まあいい......とにかくそこのぶら下がってる豚肉に手を突っ込めばいいんだろう! 簡単な事だ。
「ハイ、ハイ......やればイイんでしょう。やりますよ......せーのーホイッ!」
ブスッ!
途端に沈黙が辺りを包み込む。
............
............
............
「で......この後どうしたらいいんダ? みんな見てるケド......」
周りからしてみれば、その行動は正に気狂い。皆、ウォッカのグラスを置き、異様な眼差しでアレクを見詰めている。
「早く抜けよ。いつまで突っ込んでるんだ」
よくもそんなにあっけらかんと言えるもんだ! まるで俺がバカみたいじゃんか!
「ハイ、抜きますヨー......ホレッ!」
プシュ。豚肉から手を引っこ抜いたアレクの手は、豚の血で真っ赤に染まっていた。更に......きれいだったミサンガも血に染まっている。
「......」
エマが突き刺すような視線で見詰めているもの......それは、血で染まったアレクの手では無く、アレクの手に未だしっかりと結び付けられたままのミサンガだった。
「......」
なおも無言で食い入るようにそれらを見詰めるエマ。この気狂いじみた行動の中に、一体何を見出したと言うのだろうか? アレクはその意味を早く知りたかった。きっと何か大きな意味が有ったに違い無い!
アレクの胸が期待で高鳴る中、エマは沈黙を打ち破るべくゆっくりと顔を上げた。
一体、何を言い出すんだ?!
ドクン、ドクン......アレクの高鳴る心臓の音だけが、静まり返った空間に響き渡る。そしてエマは満を持して口を開く。その言葉は!
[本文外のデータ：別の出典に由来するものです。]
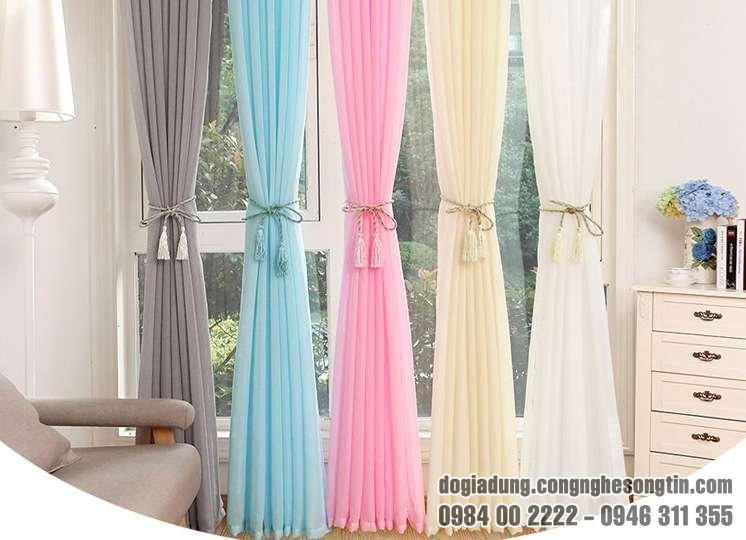 do-gia-dung-home-sweet-home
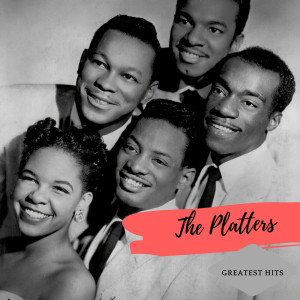 ดาวน์โหลดและฟังเพลง My Prayer พร้อมเนื้อเพลงจาก The Platters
「早くミサンガ洗ってこいよ。血が付いてるじゃんか。落ちなくなるぞ」
だった。
「ナ、ナ、ナ、ナント?! 言うことハ......それだけカ?」
「ああ......ブッチャーか。昔、日本で流行った悪役プロレスラーの名だ。そのブッチャーがどうした?」
エマの顔は??? やはり根っからの『S』なのかも知れない。